1)高濃度にジアシルグリセロール(DAG)を含む食品(エコナ)については「評価は困難」
2)DAGの発がん促進作用については「懸念はない」
3)夾雑物として発見されたグリシドール脂肪酸エステルの発がん作用については「可能な限り低いレベルに抑えるべき」
という結果の報告書案が示されました。

また、評価書案の中(33ページ)には、2)のDAGの発がん促進作用について、安全性評価には、影響が見られなかった野生型の動物実験のみを採用して、発がん作用が示唆された遺伝子改変動物を使った実験は「あくまで参考として用いるべき」と判断されています。これは、エコナ問題の教訓から何も学んでいない結論と言えます。

そもそもエコナに夾雑物として発見されたグリシドール脂肪酸エステルの発がんリスクは、生涯ばく露で2500人当たり1人程度と想定されます。しかしそのリスクは野生型の動物実験では検出されませんでした。より感受性の高い遺伝子改変動物を使った実験でリスクが示唆された点を追求していった過程で見つかったものです。
それを今後は、新開発食品の安全性評価について野生型の動物実験のみで評価するとルールを決めた場合、エコナと同等の発がんリスクを持った食品成分が素通りしてしまうことになります。

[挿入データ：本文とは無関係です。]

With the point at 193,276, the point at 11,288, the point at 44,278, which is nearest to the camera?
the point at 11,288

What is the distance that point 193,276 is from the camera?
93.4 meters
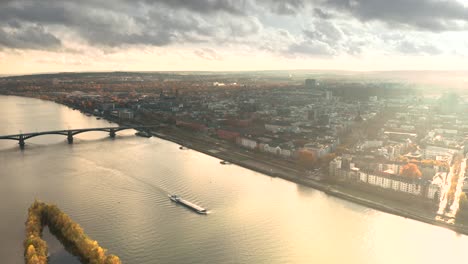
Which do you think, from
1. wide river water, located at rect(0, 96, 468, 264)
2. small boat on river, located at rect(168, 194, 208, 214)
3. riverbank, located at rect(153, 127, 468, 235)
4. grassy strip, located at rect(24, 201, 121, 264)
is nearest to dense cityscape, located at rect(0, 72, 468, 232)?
riverbank, located at rect(153, 127, 468, 235)

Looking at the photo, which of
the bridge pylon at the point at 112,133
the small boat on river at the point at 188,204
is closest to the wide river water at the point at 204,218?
the small boat on river at the point at 188,204

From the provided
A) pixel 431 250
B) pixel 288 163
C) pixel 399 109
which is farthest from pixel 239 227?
pixel 399 109

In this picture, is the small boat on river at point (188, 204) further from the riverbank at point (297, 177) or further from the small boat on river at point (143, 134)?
the small boat on river at point (143, 134)

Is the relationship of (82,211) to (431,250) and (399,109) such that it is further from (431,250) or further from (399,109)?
(399,109)

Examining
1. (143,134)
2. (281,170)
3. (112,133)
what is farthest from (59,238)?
(143,134)

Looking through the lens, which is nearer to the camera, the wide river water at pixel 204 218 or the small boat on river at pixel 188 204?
the wide river water at pixel 204 218

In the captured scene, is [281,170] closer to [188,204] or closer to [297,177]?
[297,177]

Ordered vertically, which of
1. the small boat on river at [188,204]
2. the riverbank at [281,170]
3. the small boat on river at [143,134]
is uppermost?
the small boat on river at [188,204]
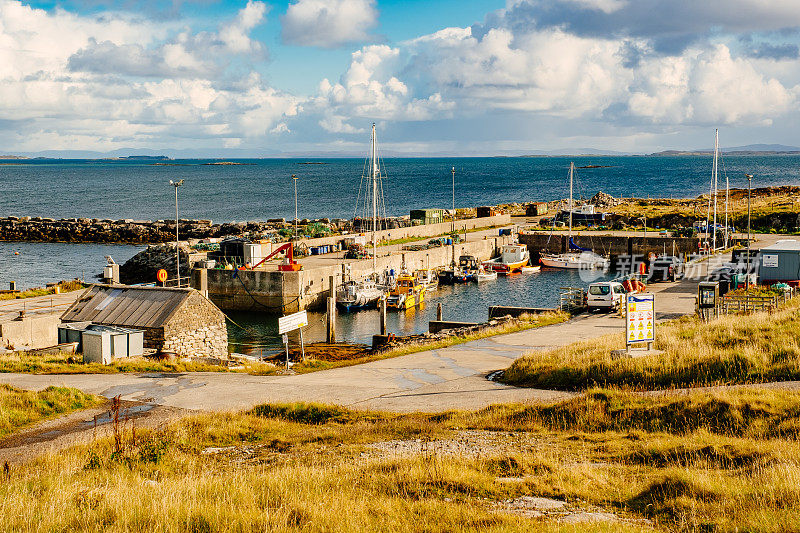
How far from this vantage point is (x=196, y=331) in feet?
92.7

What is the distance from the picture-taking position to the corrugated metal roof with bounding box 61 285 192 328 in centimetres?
2762

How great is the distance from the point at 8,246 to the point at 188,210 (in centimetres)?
4984

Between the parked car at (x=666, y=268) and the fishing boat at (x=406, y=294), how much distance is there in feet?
58.7

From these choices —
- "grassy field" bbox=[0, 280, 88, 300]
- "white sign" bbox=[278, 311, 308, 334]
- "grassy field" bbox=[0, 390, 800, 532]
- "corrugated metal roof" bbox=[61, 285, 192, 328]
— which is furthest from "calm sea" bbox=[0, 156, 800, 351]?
"grassy field" bbox=[0, 390, 800, 532]

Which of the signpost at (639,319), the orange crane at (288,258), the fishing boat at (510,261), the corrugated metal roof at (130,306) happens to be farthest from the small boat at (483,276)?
the signpost at (639,319)

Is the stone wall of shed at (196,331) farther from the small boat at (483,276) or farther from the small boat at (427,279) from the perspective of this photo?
the small boat at (483,276)

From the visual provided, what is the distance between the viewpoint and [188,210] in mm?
133500

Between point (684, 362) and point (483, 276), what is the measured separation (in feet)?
138

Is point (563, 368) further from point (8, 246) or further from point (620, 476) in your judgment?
point (8, 246)

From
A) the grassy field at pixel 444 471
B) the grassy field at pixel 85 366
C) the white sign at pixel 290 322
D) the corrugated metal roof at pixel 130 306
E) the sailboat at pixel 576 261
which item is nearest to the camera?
the grassy field at pixel 444 471

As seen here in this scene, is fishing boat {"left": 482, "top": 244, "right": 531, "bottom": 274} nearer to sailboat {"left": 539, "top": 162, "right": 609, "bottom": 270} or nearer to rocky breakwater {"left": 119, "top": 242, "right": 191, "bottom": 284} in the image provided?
sailboat {"left": 539, "top": 162, "right": 609, "bottom": 270}

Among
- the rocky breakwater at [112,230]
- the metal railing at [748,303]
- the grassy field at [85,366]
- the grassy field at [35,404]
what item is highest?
the rocky breakwater at [112,230]

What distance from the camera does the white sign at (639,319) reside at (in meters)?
19.8

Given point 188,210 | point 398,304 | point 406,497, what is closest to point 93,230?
point 188,210
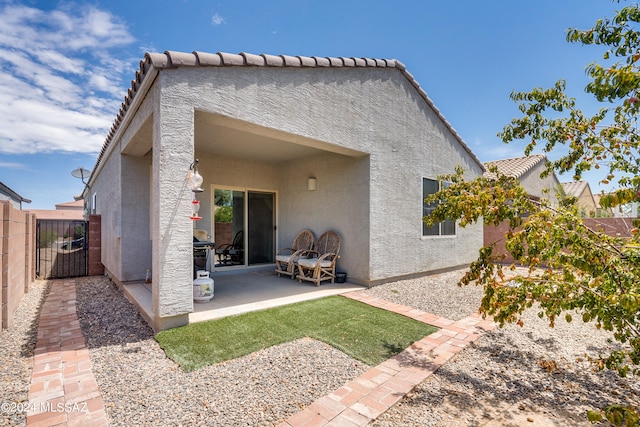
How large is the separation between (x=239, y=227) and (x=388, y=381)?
24.4 ft

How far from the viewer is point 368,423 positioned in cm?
278

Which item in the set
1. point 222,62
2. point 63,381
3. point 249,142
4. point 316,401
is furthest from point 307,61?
point 63,381

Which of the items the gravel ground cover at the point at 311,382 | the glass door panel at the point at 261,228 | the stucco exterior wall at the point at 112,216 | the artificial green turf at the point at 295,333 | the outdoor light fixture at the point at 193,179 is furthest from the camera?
the glass door panel at the point at 261,228

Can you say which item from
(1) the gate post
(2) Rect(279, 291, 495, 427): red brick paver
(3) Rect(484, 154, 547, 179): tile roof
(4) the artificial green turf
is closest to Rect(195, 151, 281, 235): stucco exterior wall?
(1) the gate post

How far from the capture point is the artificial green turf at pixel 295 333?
4148 millimetres

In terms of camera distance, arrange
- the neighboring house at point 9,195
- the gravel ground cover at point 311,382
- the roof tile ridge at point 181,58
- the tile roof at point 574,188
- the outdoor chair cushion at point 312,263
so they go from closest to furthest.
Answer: the gravel ground cover at point 311,382 < the roof tile ridge at point 181,58 < the outdoor chair cushion at point 312,263 < the neighboring house at point 9,195 < the tile roof at point 574,188

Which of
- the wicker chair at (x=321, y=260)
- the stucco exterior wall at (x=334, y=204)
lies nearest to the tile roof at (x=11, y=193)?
the stucco exterior wall at (x=334, y=204)

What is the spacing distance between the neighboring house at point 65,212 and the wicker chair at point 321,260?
37225mm

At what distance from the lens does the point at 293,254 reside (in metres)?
8.53

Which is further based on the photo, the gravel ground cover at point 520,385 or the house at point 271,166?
the house at point 271,166

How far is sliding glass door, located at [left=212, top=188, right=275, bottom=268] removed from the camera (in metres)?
9.64

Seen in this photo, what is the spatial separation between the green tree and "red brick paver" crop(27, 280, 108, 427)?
13.5ft

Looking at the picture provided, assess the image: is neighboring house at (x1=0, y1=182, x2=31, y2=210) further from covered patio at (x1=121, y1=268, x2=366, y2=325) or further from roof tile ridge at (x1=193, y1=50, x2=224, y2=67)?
roof tile ridge at (x1=193, y1=50, x2=224, y2=67)

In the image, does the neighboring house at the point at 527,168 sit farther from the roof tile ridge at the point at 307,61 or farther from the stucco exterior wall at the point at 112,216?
the stucco exterior wall at the point at 112,216
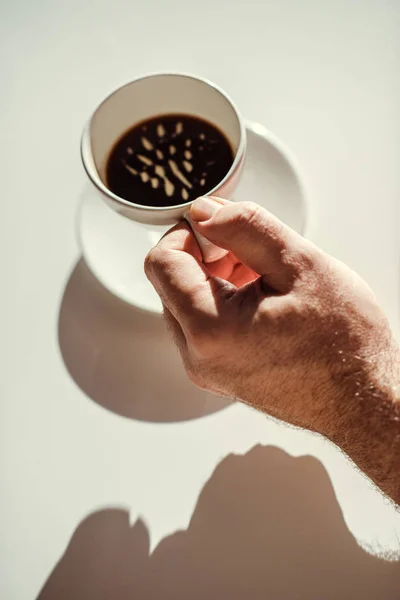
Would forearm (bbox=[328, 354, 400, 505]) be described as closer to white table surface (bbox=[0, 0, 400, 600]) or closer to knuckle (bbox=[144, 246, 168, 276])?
white table surface (bbox=[0, 0, 400, 600])

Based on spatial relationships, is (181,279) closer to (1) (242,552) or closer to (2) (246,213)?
(2) (246,213)

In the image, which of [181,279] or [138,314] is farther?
[138,314]

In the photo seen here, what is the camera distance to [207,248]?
69cm

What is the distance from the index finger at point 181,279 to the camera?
60 cm

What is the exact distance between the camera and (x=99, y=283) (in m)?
0.87

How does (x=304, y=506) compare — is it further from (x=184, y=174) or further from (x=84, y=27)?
(x=84, y=27)

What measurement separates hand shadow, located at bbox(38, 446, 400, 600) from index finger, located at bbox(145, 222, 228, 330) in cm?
28

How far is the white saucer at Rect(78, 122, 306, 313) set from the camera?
2.78 ft

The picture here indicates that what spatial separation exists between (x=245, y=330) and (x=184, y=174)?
30 cm

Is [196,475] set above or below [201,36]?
below

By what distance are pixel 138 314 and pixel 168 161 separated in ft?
0.82

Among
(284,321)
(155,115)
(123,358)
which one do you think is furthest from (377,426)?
(155,115)

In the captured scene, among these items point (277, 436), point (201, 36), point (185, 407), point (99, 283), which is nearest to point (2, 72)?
point (201, 36)

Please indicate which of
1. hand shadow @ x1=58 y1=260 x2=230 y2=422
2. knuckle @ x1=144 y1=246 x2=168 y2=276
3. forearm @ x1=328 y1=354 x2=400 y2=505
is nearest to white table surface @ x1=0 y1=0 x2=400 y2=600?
hand shadow @ x1=58 y1=260 x2=230 y2=422
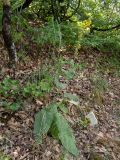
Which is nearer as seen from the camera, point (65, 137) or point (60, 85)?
point (65, 137)

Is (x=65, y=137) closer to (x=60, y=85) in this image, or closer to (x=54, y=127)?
(x=54, y=127)

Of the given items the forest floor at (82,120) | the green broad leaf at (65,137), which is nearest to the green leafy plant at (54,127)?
the green broad leaf at (65,137)

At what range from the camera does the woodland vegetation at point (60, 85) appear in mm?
3898

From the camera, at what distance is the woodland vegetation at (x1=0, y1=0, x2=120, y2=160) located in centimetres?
390

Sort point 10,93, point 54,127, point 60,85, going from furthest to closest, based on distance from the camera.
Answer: point 10,93
point 60,85
point 54,127

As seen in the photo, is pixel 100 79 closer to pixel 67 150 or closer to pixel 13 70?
pixel 13 70

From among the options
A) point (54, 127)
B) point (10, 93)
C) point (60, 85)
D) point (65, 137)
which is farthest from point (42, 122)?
point (10, 93)

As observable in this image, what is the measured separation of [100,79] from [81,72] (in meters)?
0.40

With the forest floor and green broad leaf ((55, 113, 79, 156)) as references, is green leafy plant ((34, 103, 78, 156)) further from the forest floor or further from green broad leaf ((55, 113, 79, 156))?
the forest floor

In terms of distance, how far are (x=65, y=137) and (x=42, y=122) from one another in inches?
13.3

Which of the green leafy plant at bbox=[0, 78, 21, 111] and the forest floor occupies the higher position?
the green leafy plant at bbox=[0, 78, 21, 111]

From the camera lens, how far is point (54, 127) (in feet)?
13.0

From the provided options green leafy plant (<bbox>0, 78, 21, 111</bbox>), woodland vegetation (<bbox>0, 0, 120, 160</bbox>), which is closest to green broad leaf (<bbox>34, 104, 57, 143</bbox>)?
woodland vegetation (<bbox>0, 0, 120, 160</bbox>)

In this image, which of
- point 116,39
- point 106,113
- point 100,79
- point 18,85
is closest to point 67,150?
point 18,85
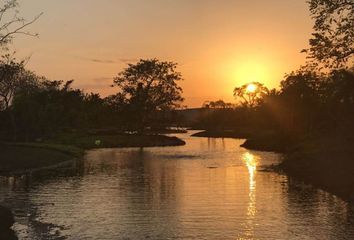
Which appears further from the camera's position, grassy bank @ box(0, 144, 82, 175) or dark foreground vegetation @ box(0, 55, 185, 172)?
dark foreground vegetation @ box(0, 55, 185, 172)

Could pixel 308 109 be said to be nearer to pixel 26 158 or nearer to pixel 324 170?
pixel 324 170

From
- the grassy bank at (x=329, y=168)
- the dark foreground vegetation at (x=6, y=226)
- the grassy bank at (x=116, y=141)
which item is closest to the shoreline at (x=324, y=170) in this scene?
the grassy bank at (x=329, y=168)

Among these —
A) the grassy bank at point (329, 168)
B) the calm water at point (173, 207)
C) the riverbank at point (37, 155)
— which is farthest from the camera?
the riverbank at point (37, 155)

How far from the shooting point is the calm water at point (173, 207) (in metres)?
19.8

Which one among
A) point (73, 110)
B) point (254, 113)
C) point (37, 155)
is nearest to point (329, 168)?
point (37, 155)

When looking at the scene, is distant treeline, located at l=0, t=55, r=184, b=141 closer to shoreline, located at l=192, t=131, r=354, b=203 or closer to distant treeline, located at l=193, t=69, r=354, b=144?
distant treeline, located at l=193, t=69, r=354, b=144

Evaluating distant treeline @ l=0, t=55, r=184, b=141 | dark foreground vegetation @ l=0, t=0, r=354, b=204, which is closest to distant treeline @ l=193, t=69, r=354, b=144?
dark foreground vegetation @ l=0, t=0, r=354, b=204

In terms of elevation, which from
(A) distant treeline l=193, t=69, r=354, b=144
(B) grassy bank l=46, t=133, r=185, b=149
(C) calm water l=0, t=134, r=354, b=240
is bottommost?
(C) calm water l=0, t=134, r=354, b=240

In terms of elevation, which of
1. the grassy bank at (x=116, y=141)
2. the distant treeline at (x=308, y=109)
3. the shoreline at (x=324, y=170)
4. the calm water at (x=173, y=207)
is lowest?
the calm water at (x=173, y=207)

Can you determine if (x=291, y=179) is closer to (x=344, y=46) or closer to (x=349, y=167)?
(x=349, y=167)

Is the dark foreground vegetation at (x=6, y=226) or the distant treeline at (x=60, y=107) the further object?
the distant treeline at (x=60, y=107)

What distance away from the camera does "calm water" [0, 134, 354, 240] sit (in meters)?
19.8

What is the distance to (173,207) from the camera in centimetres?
2544

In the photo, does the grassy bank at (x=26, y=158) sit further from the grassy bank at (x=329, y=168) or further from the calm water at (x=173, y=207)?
the grassy bank at (x=329, y=168)
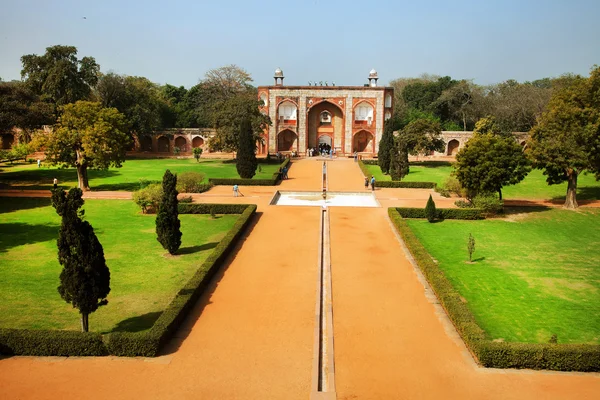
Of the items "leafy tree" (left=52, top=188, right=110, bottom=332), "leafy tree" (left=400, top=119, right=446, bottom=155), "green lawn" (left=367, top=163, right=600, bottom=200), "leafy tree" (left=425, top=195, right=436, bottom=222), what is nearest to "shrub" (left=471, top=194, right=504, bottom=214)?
"leafy tree" (left=425, top=195, right=436, bottom=222)

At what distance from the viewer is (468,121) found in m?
66.5

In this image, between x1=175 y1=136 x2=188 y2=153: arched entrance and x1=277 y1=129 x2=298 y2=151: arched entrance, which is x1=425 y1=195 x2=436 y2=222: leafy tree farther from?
x1=175 y1=136 x2=188 y2=153: arched entrance

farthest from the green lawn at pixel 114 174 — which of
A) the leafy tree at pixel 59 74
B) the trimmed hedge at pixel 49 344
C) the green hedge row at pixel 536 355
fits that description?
the green hedge row at pixel 536 355

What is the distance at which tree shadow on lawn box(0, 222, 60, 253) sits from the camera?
19.0 meters

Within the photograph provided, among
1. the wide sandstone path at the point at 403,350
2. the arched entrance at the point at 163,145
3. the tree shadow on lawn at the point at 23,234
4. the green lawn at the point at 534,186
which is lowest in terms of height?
the wide sandstone path at the point at 403,350

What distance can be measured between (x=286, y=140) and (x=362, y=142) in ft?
29.4

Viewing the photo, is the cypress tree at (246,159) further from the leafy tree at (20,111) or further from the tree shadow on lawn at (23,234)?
the tree shadow on lawn at (23,234)

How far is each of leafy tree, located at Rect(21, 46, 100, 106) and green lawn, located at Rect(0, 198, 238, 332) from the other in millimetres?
23514

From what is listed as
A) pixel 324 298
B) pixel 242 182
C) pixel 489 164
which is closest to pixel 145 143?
pixel 242 182

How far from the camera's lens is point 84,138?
94.7 ft

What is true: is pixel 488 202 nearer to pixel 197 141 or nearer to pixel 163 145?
pixel 197 141

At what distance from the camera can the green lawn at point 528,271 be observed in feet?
41.5

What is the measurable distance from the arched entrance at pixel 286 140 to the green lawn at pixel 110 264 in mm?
32466

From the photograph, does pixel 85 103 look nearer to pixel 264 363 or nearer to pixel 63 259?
pixel 63 259
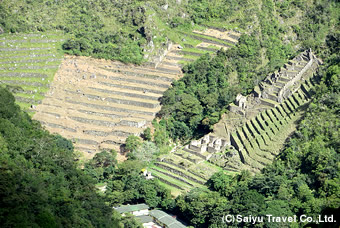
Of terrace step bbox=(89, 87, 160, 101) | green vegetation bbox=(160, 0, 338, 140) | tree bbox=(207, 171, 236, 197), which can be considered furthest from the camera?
terrace step bbox=(89, 87, 160, 101)

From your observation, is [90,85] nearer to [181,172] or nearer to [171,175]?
[171,175]

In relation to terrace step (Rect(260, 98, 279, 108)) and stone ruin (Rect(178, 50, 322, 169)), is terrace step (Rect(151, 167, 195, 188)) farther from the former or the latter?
terrace step (Rect(260, 98, 279, 108))

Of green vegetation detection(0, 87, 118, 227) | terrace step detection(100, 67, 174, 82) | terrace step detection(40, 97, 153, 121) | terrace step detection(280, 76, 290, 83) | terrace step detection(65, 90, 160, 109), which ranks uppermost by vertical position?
terrace step detection(280, 76, 290, 83)

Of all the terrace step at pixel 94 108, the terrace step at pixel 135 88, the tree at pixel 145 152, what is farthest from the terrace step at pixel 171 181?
the terrace step at pixel 135 88

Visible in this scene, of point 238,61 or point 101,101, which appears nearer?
point 101,101

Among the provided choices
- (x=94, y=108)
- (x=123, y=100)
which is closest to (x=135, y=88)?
(x=123, y=100)

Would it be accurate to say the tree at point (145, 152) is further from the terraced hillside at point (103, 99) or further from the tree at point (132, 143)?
the terraced hillside at point (103, 99)

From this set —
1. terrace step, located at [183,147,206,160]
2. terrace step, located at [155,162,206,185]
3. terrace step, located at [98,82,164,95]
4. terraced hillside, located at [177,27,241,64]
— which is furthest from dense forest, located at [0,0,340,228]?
terrace step, located at [183,147,206,160]
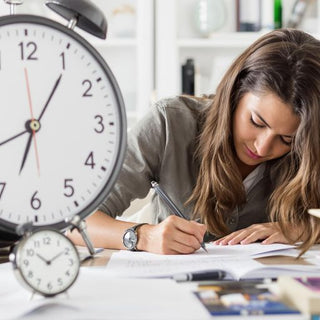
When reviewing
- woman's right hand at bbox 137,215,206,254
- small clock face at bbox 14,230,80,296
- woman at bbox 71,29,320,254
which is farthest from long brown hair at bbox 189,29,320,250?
small clock face at bbox 14,230,80,296

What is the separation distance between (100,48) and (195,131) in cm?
188

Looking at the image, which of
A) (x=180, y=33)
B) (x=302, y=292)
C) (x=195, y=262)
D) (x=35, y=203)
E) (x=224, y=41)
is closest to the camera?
(x=302, y=292)

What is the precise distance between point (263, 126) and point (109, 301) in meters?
0.87

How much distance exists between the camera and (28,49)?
3.31 feet

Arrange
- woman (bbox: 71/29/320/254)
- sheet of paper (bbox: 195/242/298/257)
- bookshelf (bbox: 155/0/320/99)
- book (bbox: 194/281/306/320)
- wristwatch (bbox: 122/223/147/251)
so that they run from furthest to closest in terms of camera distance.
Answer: bookshelf (bbox: 155/0/320/99), woman (bbox: 71/29/320/254), wristwatch (bbox: 122/223/147/251), sheet of paper (bbox: 195/242/298/257), book (bbox: 194/281/306/320)

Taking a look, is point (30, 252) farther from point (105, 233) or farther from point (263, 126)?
point (263, 126)

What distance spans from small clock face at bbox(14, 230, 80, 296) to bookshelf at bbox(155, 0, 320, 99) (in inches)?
105

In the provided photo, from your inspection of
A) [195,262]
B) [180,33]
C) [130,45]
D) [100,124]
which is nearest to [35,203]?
[100,124]

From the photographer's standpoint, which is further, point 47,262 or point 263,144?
point 263,144

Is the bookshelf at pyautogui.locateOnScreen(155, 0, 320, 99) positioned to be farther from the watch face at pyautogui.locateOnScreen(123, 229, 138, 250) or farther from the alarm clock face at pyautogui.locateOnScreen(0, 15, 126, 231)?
the alarm clock face at pyautogui.locateOnScreen(0, 15, 126, 231)

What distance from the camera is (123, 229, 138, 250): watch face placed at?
55.0 inches

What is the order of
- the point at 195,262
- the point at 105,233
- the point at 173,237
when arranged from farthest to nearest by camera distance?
1. the point at 105,233
2. the point at 173,237
3. the point at 195,262

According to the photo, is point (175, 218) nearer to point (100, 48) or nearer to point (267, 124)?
point (267, 124)

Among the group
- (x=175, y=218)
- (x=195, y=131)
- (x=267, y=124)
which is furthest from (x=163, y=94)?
(x=175, y=218)
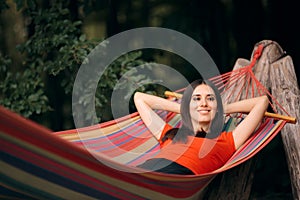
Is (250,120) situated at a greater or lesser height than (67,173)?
greater

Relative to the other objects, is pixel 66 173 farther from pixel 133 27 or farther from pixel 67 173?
pixel 133 27

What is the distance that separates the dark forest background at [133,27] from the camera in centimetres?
434

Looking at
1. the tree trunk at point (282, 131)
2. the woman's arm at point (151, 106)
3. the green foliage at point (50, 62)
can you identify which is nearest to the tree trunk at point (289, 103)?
the tree trunk at point (282, 131)

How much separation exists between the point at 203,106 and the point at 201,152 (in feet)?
0.69

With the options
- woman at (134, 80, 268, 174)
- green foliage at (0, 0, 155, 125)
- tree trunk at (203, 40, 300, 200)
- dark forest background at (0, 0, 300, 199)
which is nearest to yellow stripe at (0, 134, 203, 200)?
woman at (134, 80, 268, 174)

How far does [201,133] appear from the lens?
2811 mm

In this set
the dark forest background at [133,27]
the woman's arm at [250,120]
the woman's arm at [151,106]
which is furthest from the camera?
the dark forest background at [133,27]

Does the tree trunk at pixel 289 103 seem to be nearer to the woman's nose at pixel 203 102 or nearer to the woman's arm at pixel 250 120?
the woman's arm at pixel 250 120

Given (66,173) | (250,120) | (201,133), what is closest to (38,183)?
(66,173)

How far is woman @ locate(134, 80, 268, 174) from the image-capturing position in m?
2.64

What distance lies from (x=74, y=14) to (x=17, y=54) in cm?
51

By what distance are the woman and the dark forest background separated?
1.46m

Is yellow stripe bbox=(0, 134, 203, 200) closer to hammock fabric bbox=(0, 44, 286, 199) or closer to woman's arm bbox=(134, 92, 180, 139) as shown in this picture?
hammock fabric bbox=(0, 44, 286, 199)

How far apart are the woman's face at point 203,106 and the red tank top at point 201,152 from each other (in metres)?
0.08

 なぜそのようなことが起こるのでしょうか?食品添加物や残留農薬に採用されている通常の野生型の動物実験では、実際に人が摂取する量よりもはるかに多い(1000倍〜1万倍)の量を動物に摂取させます。そうした高用量で明らかになった毒性と摂取量のデータを元に、動物での無毒性量(NOAEL)や人での摂取許容量(ADI)を求めます。しかし食用油のような食品成分の場合、実際に人が摂取している量と同程度のレベルの摂取量でしか動物実験できません。
 評価書案(11ページ)では、DAGの発がん促進作用の動物実験は「ヒトにおける一日推定摂取量を上回る高用量まで実施された試験」だと指摘されています。しかしエコナの人での推定摂取量は体重1sあたり0.532gなのに対して、動物実験での摂取量の最大量は体重1sあたり10g程度(試験F-2表8)と、20倍程度の差しかありません。

 エコナの教訓を学べば、新規食品成分の安全性評価については、動物実験で高用量の投与ができない欠点を補足するために遺伝子改変動物を使った実験や2段階発がん試験など、より感度の高い実験を積極的に導入して、真の意味で安全側に立った評価手法を作るべきです。
 実際に、今回の高濃度にDAGを含む食品の評価の審議の過程では、上記の問題を指摘していた委員もいましたが、今回の会議では排除されてしまっています。

 つきましては、食品安全委員会の安全性評価の信頼性を確保するために、今後のワーキンググループの運営について以下のような改善を要請いたします。


要請

1)過去の審議の中で、食品成分の安全性評価の手法について、より慎重な意見を発言していた委員(山崎壮氏、菅野純氏、及川眞一氏、津田洋行氏)についても再度、審議へ参加依頼を行なうこと。


2)新開発食品での食経験のない新たな食品成分の安全性評価については、人が通常摂取する量をはるかに超える高用量での動物実験が不可能である点を踏まえ、農薬や食品添加物とは違い、感受性の高い動物を使った動物実験などのデータも積極的に導入することを検討すること。


 以下の要請につき、9月10日までにご返答いただけますよう、お願い申し上げます。